In turn, both Aemon and Lyanna found (or likely found, in Aemon’s case) in the outcomes of their tourneys reversals of their chosen disguises. Aemon might have symbolically wept to see Naerys so insulted by their brother, but in emerging victorious in the tilt, Aemon perhaps restored a smile to Naerys’ face. In being presented with the crown of the queen of love and beauty, Naerys had been publicly acknowledged as the fairest woman in the land (at least in the context of the tourney). Too, that it was a mystery knight who presented her this honor (supposing Aemon was still disguised when he did so) may have only underlined the triumph in Naerys’ mind; to all onlookers, this was not a brother playing favorites against their loathed eldest sibling, but a true representation of knighthood defending the position of the queen. Aegon IV would not cease his attempts to humiliate and undermine his wife after this event, but in at least this instance, the queen and not the king’s mistress (or the king himself) would have the last laugh, thanks (with no small sense of irony) to the Knight of Tears.

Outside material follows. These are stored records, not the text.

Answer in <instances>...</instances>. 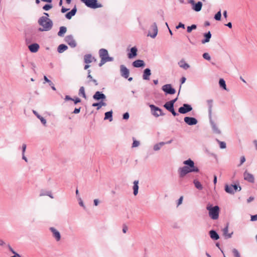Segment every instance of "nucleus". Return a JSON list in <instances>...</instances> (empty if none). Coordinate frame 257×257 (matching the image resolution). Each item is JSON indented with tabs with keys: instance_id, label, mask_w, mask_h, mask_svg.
<instances>
[{
	"instance_id": "473e14b6",
	"label": "nucleus",
	"mask_w": 257,
	"mask_h": 257,
	"mask_svg": "<svg viewBox=\"0 0 257 257\" xmlns=\"http://www.w3.org/2000/svg\"><path fill=\"white\" fill-rule=\"evenodd\" d=\"M133 190H134V194L136 196L138 193L139 190V181L135 180L134 182V186H133Z\"/></svg>"
},
{
	"instance_id": "864d4df0",
	"label": "nucleus",
	"mask_w": 257,
	"mask_h": 257,
	"mask_svg": "<svg viewBox=\"0 0 257 257\" xmlns=\"http://www.w3.org/2000/svg\"><path fill=\"white\" fill-rule=\"evenodd\" d=\"M250 220L251 221H256L257 220V214L251 215Z\"/></svg>"
},
{
	"instance_id": "052dcab7",
	"label": "nucleus",
	"mask_w": 257,
	"mask_h": 257,
	"mask_svg": "<svg viewBox=\"0 0 257 257\" xmlns=\"http://www.w3.org/2000/svg\"><path fill=\"white\" fill-rule=\"evenodd\" d=\"M183 196H181L179 199L178 200V202H177V206H179L181 204H182V201H183Z\"/></svg>"
},
{
	"instance_id": "412c9836",
	"label": "nucleus",
	"mask_w": 257,
	"mask_h": 257,
	"mask_svg": "<svg viewBox=\"0 0 257 257\" xmlns=\"http://www.w3.org/2000/svg\"><path fill=\"white\" fill-rule=\"evenodd\" d=\"M137 48L136 47H132L130 52L127 54V57L129 59H132L135 57L137 55Z\"/></svg>"
},
{
	"instance_id": "9d476101",
	"label": "nucleus",
	"mask_w": 257,
	"mask_h": 257,
	"mask_svg": "<svg viewBox=\"0 0 257 257\" xmlns=\"http://www.w3.org/2000/svg\"><path fill=\"white\" fill-rule=\"evenodd\" d=\"M193 108L190 104L184 103L178 109V112L181 114H186L192 110Z\"/></svg>"
},
{
	"instance_id": "0e129e2a",
	"label": "nucleus",
	"mask_w": 257,
	"mask_h": 257,
	"mask_svg": "<svg viewBox=\"0 0 257 257\" xmlns=\"http://www.w3.org/2000/svg\"><path fill=\"white\" fill-rule=\"evenodd\" d=\"M254 198L253 196H250L247 199V202L248 203L251 202L253 200H254Z\"/></svg>"
},
{
	"instance_id": "e2e57ef3",
	"label": "nucleus",
	"mask_w": 257,
	"mask_h": 257,
	"mask_svg": "<svg viewBox=\"0 0 257 257\" xmlns=\"http://www.w3.org/2000/svg\"><path fill=\"white\" fill-rule=\"evenodd\" d=\"M73 98L71 97L69 95H66L64 100L65 101L71 100L72 101Z\"/></svg>"
},
{
	"instance_id": "09e8293b",
	"label": "nucleus",
	"mask_w": 257,
	"mask_h": 257,
	"mask_svg": "<svg viewBox=\"0 0 257 257\" xmlns=\"http://www.w3.org/2000/svg\"><path fill=\"white\" fill-rule=\"evenodd\" d=\"M132 64H145L144 61L137 60L133 62Z\"/></svg>"
},
{
	"instance_id": "aec40b11",
	"label": "nucleus",
	"mask_w": 257,
	"mask_h": 257,
	"mask_svg": "<svg viewBox=\"0 0 257 257\" xmlns=\"http://www.w3.org/2000/svg\"><path fill=\"white\" fill-rule=\"evenodd\" d=\"M228 225L229 224L227 223L225 226V227L222 229L223 235L224 236L225 239L230 238L231 237L232 235L233 234V232L228 233Z\"/></svg>"
},
{
	"instance_id": "e433bc0d",
	"label": "nucleus",
	"mask_w": 257,
	"mask_h": 257,
	"mask_svg": "<svg viewBox=\"0 0 257 257\" xmlns=\"http://www.w3.org/2000/svg\"><path fill=\"white\" fill-rule=\"evenodd\" d=\"M219 86L224 90H227L225 80L223 78H220L219 80Z\"/></svg>"
},
{
	"instance_id": "f3484780",
	"label": "nucleus",
	"mask_w": 257,
	"mask_h": 257,
	"mask_svg": "<svg viewBox=\"0 0 257 257\" xmlns=\"http://www.w3.org/2000/svg\"><path fill=\"white\" fill-rule=\"evenodd\" d=\"M153 33L151 34L150 33H149L148 34V36H150L152 38H155L158 34V28L157 26L156 23H154L151 26Z\"/></svg>"
},
{
	"instance_id": "0eeeda50",
	"label": "nucleus",
	"mask_w": 257,
	"mask_h": 257,
	"mask_svg": "<svg viewBox=\"0 0 257 257\" xmlns=\"http://www.w3.org/2000/svg\"><path fill=\"white\" fill-rule=\"evenodd\" d=\"M88 8L96 9L102 7L100 4L97 3V0H81Z\"/></svg>"
},
{
	"instance_id": "603ef678",
	"label": "nucleus",
	"mask_w": 257,
	"mask_h": 257,
	"mask_svg": "<svg viewBox=\"0 0 257 257\" xmlns=\"http://www.w3.org/2000/svg\"><path fill=\"white\" fill-rule=\"evenodd\" d=\"M183 28V29H185V25L183 24V23H179V24H178V25H177L176 27V29H179V28Z\"/></svg>"
},
{
	"instance_id": "5701e85b",
	"label": "nucleus",
	"mask_w": 257,
	"mask_h": 257,
	"mask_svg": "<svg viewBox=\"0 0 257 257\" xmlns=\"http://www.w3.org/2000/svg\"><path fill=\"white\" fill-rule=\"evenodd\" d=\"M151 74L150 68H146L143 72V78L144 80H148L150 79V76Z\"/></svg>"
},
{
	"instance_id": "774afa93",
	"label": "nucleus",
	"mask_w": 257,
	"mask_h": 257,
	"mask_svg": "<svg viewBox=\"0 0 257 257\" xmlns=\"http://www.w3.org/2000/svg\"><path fill=\"white\" fill-rule=\"evenodd\" d=\"M190 65H180V66L183 68L184 70H187L190 67Z\"/></svg>"
},
{
	"instance_id": "bb28decb",
	"label": "nucleus",
	"mask_w": 257,
	"mask_h": 257,
	"mask_svg": "<svg viewBox=\"0 0 257 257\" xmlns=\"http://www.w3.org/2000/svg\"><path fill=\"white\" fill-rule=\"evenodd\" d=\"M76 12L77 9L76 7L75 6L74 8L70 12L67 13L65 15L66 18L69 20L71 19V18L76 14Z\"/></svg>"
},
{
	"instance_id": "4c0bfd02",
	"label": "nucleus",
	"mask_w": 257,
	"mask_h": 257,
	"mask_svg": "<svg viewBox=\"0 0 257 257\" xmlns=\"http://www.w3.org/2000/svg\"><path fill=\"white\" fill-rule=\"evenodd\" d=\"M165 144V142H160L158 144H156L154 146V150L155 151H159L161 148Z\"/></svg>"
},
{
	"instance_id": "6e6d98bb",
	"label": "nucleus",
	"mask_w": 257,
	"mask_h": 257,
	"mask_svg": "<svg viewBox=\"0 0 257 257\" xmlns=\"http://www.w3.org/2000/svg\"><path fill=\"white\" fill-rule=\"evenodd\" d=\"M26 148H27L26 144H23L22 147V154H25V151L26 150Z\"/></svg>"
},
{
	"instance_id": "338daca9",
	"label": "nucleus",
	"mask_w": 257,
	"mask_h": 257,
	"mask_svg": "<svg viewBox=\"0 0 257 257\" xmlns=\"http://www.w3.org/2000/svg\"><path fill=\"white\" fill-rule=\"evenodd\" d=\"M69 9H66L63 7H62V9H61V12L62 13H64L65 12H66L67 11H68Z\"/></svg>"
},
{
	"instance_id": "49530a36",
	"label": "nucleus",
	"mask_w": 257,
	"mask_h": 257,
	"mask_svg": "<svg viewBox=\"0 0 257 257\" xmlns=\"http://www.w3.org/2000/svg\"><path fill=\"white\" fill-rule=\"evenodd\" d=\"M42 195H47V196H49L51 198H54V197L53 196V195L52 194V193L51 191H47L45 193H44V194H42L41 193L40 194V196H42Z\"/></svg>"
},
{
	"instance_id": "393cba45",
	"label": "nucleus",
	"mask_w": 257,
	"mask_h": 257,
	"mask_svg": "<svg viewBox=\"0 0 257 257\" xmlns=\"http://www.w3.org/2000/svg\"><path fill=\"white\" fill-rule=\"evenodd\" d=\"M204 39L201 40L202 44H205L209 42L210 38H211V34L210 31L207 33H204Z\"/></svg>"
},
{
	"instance_id": "5fc2aeb1",
	"label": "nucleus",
	"mask_w": 257,
	"mask_h": 257,
	"mask_svg": "<svg viewBox=\"0 0 257 257\" xmlns=\"http://www.w3.org/2000/svg\"><path fill=\"white\" fill-rule=\"evenodd\" d=\"M78 200H79V204L82 206V207H83L84 208H85V205H84V203L81 199V198L80 197H79L78 198Z\"/></svg>"
},
{
	"instance_id": "2f4dec72",
	"label": "nucleus",
	"mask_w": 257,
	"mask_h": 257,
	"mask_svg": "<svg viewBox=\"0 0 257 257\" xmlns=\"http://www.w3.org/2000/svg\"><path fill=\"white\" fill-rule=\"evenodd\" d=\"M67 28L64 26H61L59 28V31L58 32V36L59 37H63L64 34L66 33Z\"/></svg>"
},
{
	"instance_id": "69168bd1",
	"label": "nucleus",
	"mask_w": 257,
	"mask_h": 257,
	"mask_svg": "<svg viewBox=\"0 0 257 257\" xmlns=\"http://www.w3.org/2000/svg\"><path fill=\"white\" fill-rule=\"evenodd\" d=\"M90 72H91L90 70H88V76H87V77H88V78H89L90 81H91V80H92L93 78H92V77L91 76V75H90Z\"/></svg>"
},
{
	"instance_id": "72a5a7b5",
	"label": "nucleus",
	"mask_w": 257,
	"mask_h": 257,
	"mask_svg": "<svg viewBox=\"0 0 257 257\" xmlns=\"http://www.w3.org/2000/svg\"><path fill=\"white\" fill-rule=\"evenodd\" d=\"M68 49V47L67 45L65 44H60L59 45L57 51L59 53H62L66 51Z\"/></svg>"
},
{
	"instance_id": "4be33fe9",
	"label": "nucleus",
	"mask_w": 257,
	"mask_h": 257,
	"mask_svg": "<svg viewBox=\"0 0 257 257\" xmlns=\"http://www.w3.org/2000/svg\"><path fill=\"white\" fill-rule=\"evenodd\" d=\"M209 234L210 238L214 240H217L219 238V235L218 233L215 230H211L209 231Z\"/></svg>"
},
{
	"instance_id": "58836bf2",
	"label": "nucleus",
	"mask_w": 257,
	"mask_h": 257,
	"mask_svg": "<svg viewBox=\"0 0 257 257\" xmlns=\"http://www.w3.org/2000/svg\"><path fill=\"white\" fill-rule=\"evenodd\" d=\"M78 94L80 96H82L85 99L86 98V95L85 93V89L83 86L80 87Z\"/></svg>"
},
{
	"instance_id": "dca6fc26",
	"label": "nucleus",
	"mask_w": 257,
	"mask_h": 257,
	"mask_svg": "<svg viewBox=\"0 0 257 257\" xmlns=\"http://www.w3.org/2000/svg\"><path fill=\"white\" fill-rule=\"evenodd\" d=\"M121 75L124 78H127L129 76V70L124 66V65H120Z\"/></svg>"
},
{
	"instance_id": "f03ea898",
	"label": "nucleus",
	"mask_w": 257,
	"mask_h": 257,
	"mask_svg": "<svg viewBox=\"0 0 257 257\" xmlns=\"http://www.w3.org/2000/svg\"><path fill=\"white\" fill-rule=\"evenodd\" d=\"M38 23L41 26L38 29L39 31L40 32L49 31L52 29L53 26L52 21L44 16H42L38 19Z\"/></svg>"
},
{
	"instance_id": "c85d7f7f",
	"label": "nucleus",
	"mask_w": 257,
	"mask_h": 257,
	"mask_svg": "<svg viewBox=\"0 0 257 257\" xmlns=\"http://www.w3.org/2000/svg\"><path fill=\"white\" fill-rule=\"evenodd\" d=\"M106 103L104 101H100L98 102L93 103L92 104L93 107H96V109L98 110L102 106H106Z\"/></svg>"
},
{
	"instance_id": "c756f323",
	"label": "nucleus",
	"mask_w": 257,
	"mask_h": 257,
	"mask_svg": "<svg viewBox=\"0 0 257 257\" xmlns=\"http://www.w3.org/2000/svg\"><path fill=\"white\" fill-rule=\"evenodd\" d=\"M113 111L112 110L106 112L104 114V120H108L109 121H111L113 119L112 117Z\"/></svg>"
},
{
	"instance_id": "4468645a",
	"label": "nucleus",
	"mask_w": 257,
	"mask_h": 257,
	"mask_svg": "<svg viewBox=\"0 0 257 257\" xmlns=\"http://www.w3.org/2000/svg\"><path fill=\"white\" fill-rule=\"evenodd\" d=\"M93 98L96 101H104L106 99V96L102 92L97 91L93 95Z\"/></svg>"
},
{
	"instance_id": "8fccbe9b",
	"label": "nucleus",
	"mask_w": 257,
	"mask_h": 257,
	"mask_svg": "<svg viewBox=\"0 0 257 257\" xmlns=\"http://www.w3.org/2000/svg\"><path fill=\"white\" fill-rule=\"evenodd\" d=\"M130 114L128 112H126L123 114L122 118L125 120H127L129 118Z\"/></svg>"
},
{
	"instance_id": "9b49d317",
	"label": "nucleus",
	"mask_w": 257,
	"mask_h": 257,
	"mask_svg": "<svg viewBox=\"0 0 257 257\" xmlns=\"http://www.w3.org/2000/svg\"><path fill=\"white\" fill-rule=\"evenodd\" d=\"M188 3L192 5V9L194 11L198 12L201 10L202 3L201 2H198L197 3H195L194 0H189Z\"/></svg>"
},
{
	"instance_id": "c9c22d12",
	"label": "nucleus",
	"mask_w": 257,
	"mask_h": 257,
	"mask_svg": "<svg viewBox=\"0 0 257 257\" xmlns=\"http://www.w3.org/2000/svg\"><path fill=\"white\" fill-rule=\"evenodd\" d=\"M193 183L195 186V187L199 190H201L203 189V186L201 183L197 180L195 179L193 181Z\"/></svg>"
},
{
	"instance_id": "423d86ee",
	"label": "nucleus",
	"mask_w": 257,
	"mask_h": 257,
	"mask_svg": "<svg viewBox=\"0 0 257 257\" xmlns=\"http://www.w3.org/2000/svg\"><path fill=\"white\" fill-rule=\"evenodd\" d=\"M149 107L151 108L152 114L156 117L159 116H163L165 113L163 112L162 109L154 104H150Z\"/></svg>"
},
{
	"instance_id": "6e6552de",
	"label": "nucleus",
	"mask_w": 257,
	"mask_h": 257,
	"mask_svg": "<svg viewBox=\"0 0 257 257\" xmlns=\"http://www.w3.org/2000/svg\"><path fill=\"white\" fill-rule=\"evenodd\" d=\"M162 89L166 95H172L176 93L175 89L170 84H167L163 85L162 87Z\"/></svg>"
},
{
	"instance_id": "ea45409f",
	"label": "nucleus",
	"mask_w": 257,
	"mask_h": 257,
	"mask_svg": "<svg viewBox=\"0 0 257 257\" xmlns=\"http://www.w3.org/2000/svg\"><path fill=\"white\" fill-rule=\"evenodd\" d=\"M216 142L219 144V147L221 149H225L226 147V143L224 142L220 141L218 139H216Z\"/></svg>"
},
{
	"instance_id": "c03bdc74",
	"label": "nucleus",
	"mask_w": 257,
	"mask_h": 257,
	"mask_svg": "<svg viewBox=\"0 0 257 257\" xmlns=\"http://www.w3.org/2000/svg\"><path fill=\"white\" fill-rule=\"evenodd\" d=\"M232 253L234 257H240L239 252L236 248L232 249Z\"/></svg>"
},
{
	"instance_id": "20e7f679",
	"label": "nucleus",
	"mask_w": 257,
	"mask_h": 257,
	"mask_svg": "<svg viewBox=\"0 0 257 257\" xmlns=\"http://www.w3.org/2000/svg\"><path fill=\"white\" fill-rule=\"evenodd\" d=\"M99 56L101 59L100 62L99 64H104L106 62H112L114 58L108 55V51L105 49H100L99 50Z\"/></svg>"
},
{
	"instance_id": "f704fd0d",
	"label": "nucleus",
	"mask_w": 257,
	"mask_h": 257,
	"mask_svg": "<svg viewBox=\"0 0 257 257\" xmlns=\"http://www.w3.org/2000/svg\"><path fill=\"white\" fill-rule=\"evenodd\" d=\"M44 81H45V82H47L49 83V85L51 86V88L53 90H56V88L54 86V84H53V83L50 80H49L47 77V76H44Z\"/></svg>"
},
{
	"instance_id": "a18cd8bd",
	"label": "nucleus",
	"mask_w": 257,
	"mask_h": 257,
	"mask_svg": "<svg viewBox=\"0 0 257 257\" xmlns=\"http://www.w3.org/2000/svg\"><path fill=\"white\" fill-rule=\"evenodd\" d=\"M52 8V5L51 4H46L43 7V9L45 11H48Z\"/></svg>"
},
{
	"instance_id": "a211bd4d",
	"label": "nucleus",
	"mask_w": 257,
	"mask_h": 257,
	"mask_svg": "<svg viewBox=\"0 0 257 257\" xmlns=\"http://www.w3.org/2000/svg\"><path fill=\"white\" fill-rule=\"evenodd\" d=\"M50 230L52 232L53 236L56 239L57 241H59L61 239V234L60 232L54 227H51Z\"/></svg>"
},
{
	"instance_id": "7c9ffc66",
	"label": "nucleus",
	"mask_w": 257,
	"mask_h": 257,
	"mask_svg": "<svg viewBox=\"0 0 257 257\" xmlns=\"http://www.w3.org/2000/svg\"><path fill=\"white\" fill-rule=\"evenodd\" d=\"M33 112L37 116V117L41 120V122L43 124L45 125L46 124L47 121L46 119L39 114V113L36 110H33Z\"/></svg>"
},
{
	"instance_id": "3c124183",
	"label": "nucleus",
	"mask_w": 257,
	"mask_h": 257,
	"mask_svg": "<svg viewBox=\"0 0 257 257\" xmlns=\"http://www.w3.org/2000/svg\"><path fill=\"white\" fill-rule=\"evenodd\" d=\"M203 57L206 60H210V56L209 54L207 53H205L203 54Z\"/></svg>"
},
{
	"instance_id": "7ed1b4c3",
	"label": "nucleus",
	"mask_w": 257,
	"mask_h": 257,
	"mask_svg": "<svg viewBox=\"0 0 257 257\" xmlns=\"http://www.w3.org/2000/svg\"><path fill=\"white\" fill-rule=\"evenodd\" d=\"M206 209L209 211V216L212 219L216 220L218 218L220 208L218 205L213 206L209 203L207 205Z\"/></svg>"
},
{
	"instance_id": "2eb2a0df",
	"label": "nucleus",
	"mask_w": 257,
	"mask_h": 257,
	"mask_svg": "<svg viewBox=\"0 0 257 257\" xmlns=\"http://www.w3.org/2000/svg\"><path fill=\"white\" fill-rule=\"evenodd\" d=\"M243 177L244 179L249 183H254V178L252 174L247 172L245 171L243 173Z\"/></svg>"
},
{
	"instance_id": "bf43d9fd",
	"label": "nucleus",
	"mask_w": 257,
	"mask_h": 257,
	"mask_svg": "<svg viewBox=\"0 0 257 257\" xmlns=\"http://www.w3.org/2000/svg\"><path fill=\"white\" fill-rule=\"evenodd\" d=\"M245 161V158L244 156H242L241 158H240V164L239 165H238V166H241L244 162Z\"/></svg>"
},
{
	"instance_id": "de8ad7c7",
	"label": "nucleus",
	"mask_w": 257,
	"mask_h": 257,
	"mask_svg": "<svg viewBox=\"0 0 257 257\" xmlns=\"http://www.w3.org/2000/svg\"><path fill=\"white\" fill-rule=\"evenodd\" d=\"M72 101H74V104H77L78 103H79L81 102V99L79 97H75V98H73Z\"/></svg>"
},
{
	"instance_id": "1a4fd4ad",
	"label": "nucleus",
	"mask_w": 257,
	"mask_h": 257,
	"mask_svg": "<svg viewBox=\"0 0 257 257\" xmlns=\"http://www.w3.org/2000/svg\"><path fill=\"white\" fill-rule=\"evenodd\" d=\"M164 107L169 112H170L172 115L174 116L178 115L179 114L176 112L174 109V105H173V102L168 101L165 103Z\"/></svg>"
},
{
	"instance_id": "a878e982",
	"label": "nucleus",
	"mask_w": 257,
	"mask_h": 257,
	"mask_svg": "<svg viewBox=\"0 0 257 257\" xmlns=\"http://www.w3.org/2000/svg\"><path fill=\"white\" fill-rule=\"evenodd\" d=\"M207 103L208 106V115L209 118H211L212 117V108L213 106V100L208 99L207 100Z\"/></svg>"
},
{
	"instance_id": "4d7b16f0",
	"label": "nucleus",
	"mask_w": 257,
	"mask_h": 257,
	"mask_svg": "<svg viewBox=\"0 0 257 257\" xmlns=\"http://www.w3.org/2000/svg\"><path fill=\"white\" fill-rule=\"evenodd\" d=\"M80 109H81V107H79V108H75L74 110V111L72 112L73 113H74V114H77V113H79L80 111Z\"/></svg>"
},
{
	"instance_id": "b1692460",
	"label": "nucleus",
	"mask_w": 257,
	"mask_h": 257,
	"mask_svg": "<svg viewBox=\"0 0 257 257\" xmlns=\"http://www.w3.org/2000/svg\"><path fill=\"white\" fill-rule=\"evenodd\" d=\"M28 47L31 52L36 53L39 49V45L37 43H33L30 45Z\"/></svg>"
},
{
	"instance_id": "13d9d810",
	"label": "nucleus",
	"mask_w": 257,
	"mask_h": 257,
	"mask_svg": "<svg viewBox=\"0 0 257 257\" xmlns=\"http://www.w3.org/2000/svg\"><path fill=\"white\" fill-rule=\"evenodd\" d=\"M186 79L185 77H182L181 78V80H180V82H181V85L180 86V89H181V84H183L184 83H185V81H186ZM180 90L179 89V92H180Z\"/></svg>"
},
{
	"instance_id": "79ce46f5",
	"label": "nucleus",
	"mask_w": 257,
	"mask_h": 257,
	"mask_svg": "<svg viewBox=\"0 0 257 257\" xmlns=\"http://www.w3.org/2000/svg\"><path fill=\"white\" fill-rule=\"evenodd\" d=\"M221 18V11H218L214 16V19L216 21H220Z\"/></svg>"
},
{
	"instance_id": "37998d69",
	"label": "nucleus",
	"mask_w": 257,
	"mask_h": 257,
	"mask_svg": "<svg viewBox=\"0 0 257 257\" xmlns=\"http://www.w3.org/2000/svg\"><path fill=\"white\" fill-rule=\"evenodd\" d=\"M133 143L132 144V147L134 148V147H138L140 145V142L138 141H137L135 139V138H133Z\"/></svg>"
},
{
	"instance_id": "ddd939ff",
	"label": "nucleus",
	"mask_w": 257,
	"mask_h": 257,
	"mask_svg": "<svg viewBox=\"0 0 257 257\" xmlns=\"http://www.w3.org/2000/svg\"><path fill=\"white\" fill-rule=\"evenodd\" d=\"M184 122L189 125H196L198 123L197 119L194 117L185 116L184 118Z\"/></svg>"
},
{
	"instance_id": "39448f33",
	"label": "nucleus",
	"mask_w": 257,
	"mask_h": 257,
	"mask_svg": "<svg viewBox=\"0 0 257 257\" xmlns=\"http://www.w3.org/2000/svg\"><path fill=\"white\" fill-rule=\"evenodd\" d=\"M241 189V188L238 184H226L224 187L225 192L230 194H234L235 192L240 191Z\"/></svg>"
},
{
	"instance_id": "f8f14e48",
	"label": "nucleus",
	"mask_w": 257,
	"mask_h": 257,
	"mask_svg": "<svg viewBox=\"0 0 257 257\" xmlns=\"http://www.w3.org/2000/svg\"><path fill=\"white\" fill-rule=\"evenodd\" d=\"M65 41L72 48H75L77 45L76 41L71 35L66 36Z\"/></svg>"
},
{
	"instance_id": "cd10ccee",
	"label": "nucleus",
	"mask_w": 257,
	"mask_h": 257,
	"mask_svg": "<svg viewBox=\"0 0 257 257\" xmlns=\"http://www.w3.org/2000/svg\"><path fill=\"white\" fill-rule=\"evenodd\" d=\"M84 62L86 64H89V63H90L92 62L93 60H94V61H96L95 58L94 57H93L91 56V55H90V54L85 55L84 56Z\"/></svg>"
},
{
	"instance_id": "a19ab883",
	"label": "nucleus",
	"mask_w": 257,
	"mask_h": 257,
	"mask_svg": "<svg viewBox=\"0 0 257 257\" xmlns=\"http://www.w3.org/2000/svg\"><path fill=\"white\" fill-rule=\"evenodd\" d=\"M196 28H197V26L196 25H195V24L192 25L191 26L187 27V31L188 33H191L193 30L196 29Z\"/></svg>"
},
{
	"instance_id": "680f3d73",
	"label": "nucleus",
	"mask_w": 257,
	"mask_h": 257,
	"mask_svg": "<svg viewBox=\"0 0 257 257\" xmlns=\"http://www.w3.org/2000/svg\"><path fill=\"white\" fill-rule=\"evenodd\" d=\"M127 229H128V228H127V226L125 224H123V227H122L123 233H125L126 232Z\"/></svg>"
},
{
	"instance_id": "f257e3e1",
	"label": "nucleus",
	"mask_w": 257,
	"mask_h": 257,
	"mask_svg": "<svg viewBox=\"0 0 257 257\" xmlns=\"http://www.w3.org/2000/svg\"><path fill=\"white\" fill-rule=\"evenodd\" d=\"M183 164L185 166L180 168L178 170L180 178H183L189 173H198L199 172V169L198 167L195 166L194 161L191 159L184 161Z\"/></svg>"
},
{
	"instance_id": "6ab92c4d",
	"label": "nucleus",
	"mask_w": 257,
	"mask_h": 257,
	"mask_svg": "<svg viewBox=\"0 0 257 257\" xmlns=\"http://www.w3.org/2000/svg\"><path fill=\"white\" fill-rule=\"evenodd\" d=\"M209 121L211 124V127L213 130V133L215 134H220L221 131L218 128L216 123L213 121V120L212 119V117H211V118H209Z\"/></svg>"
}]
</instances>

By contrast, while Lyanna had chosen a laughing device for her tourney stunt, the end of the tourney of Harrenhal was “the moment when all the smiles died”. If Lyanna had succeeding in (literally) beating honor into the knights whose squires had so abused Howland Reed, she then found herself on the opposite side of the knightly dynamic, the unexpected recipient of the crown of the queen of love and beauty at the hands of Rhaegar Targaryen. Where his great-great-great-great-great-granduncle had refuted an attempt to honor the king’s mistress and instead acknowledged the queen as the rightful queen of love and beauty, Rhaegar likely seemed, to the attendees of Harrenhal, to do precisely the opposite - grossly publicly insulting his own present wife (and the future queen) for the sake of a would-be mistress. Not for Lyanna the power or desire of a Prince Aemon, to follow through on crowning a queen of love and beauty, and so not for Lyanna the ultimately happy outcome promised by her weirwood’s laughing face; hers would be that “sadder story” alluded to by Meera Reed, one more full of tears than Aemon’s tourney victory.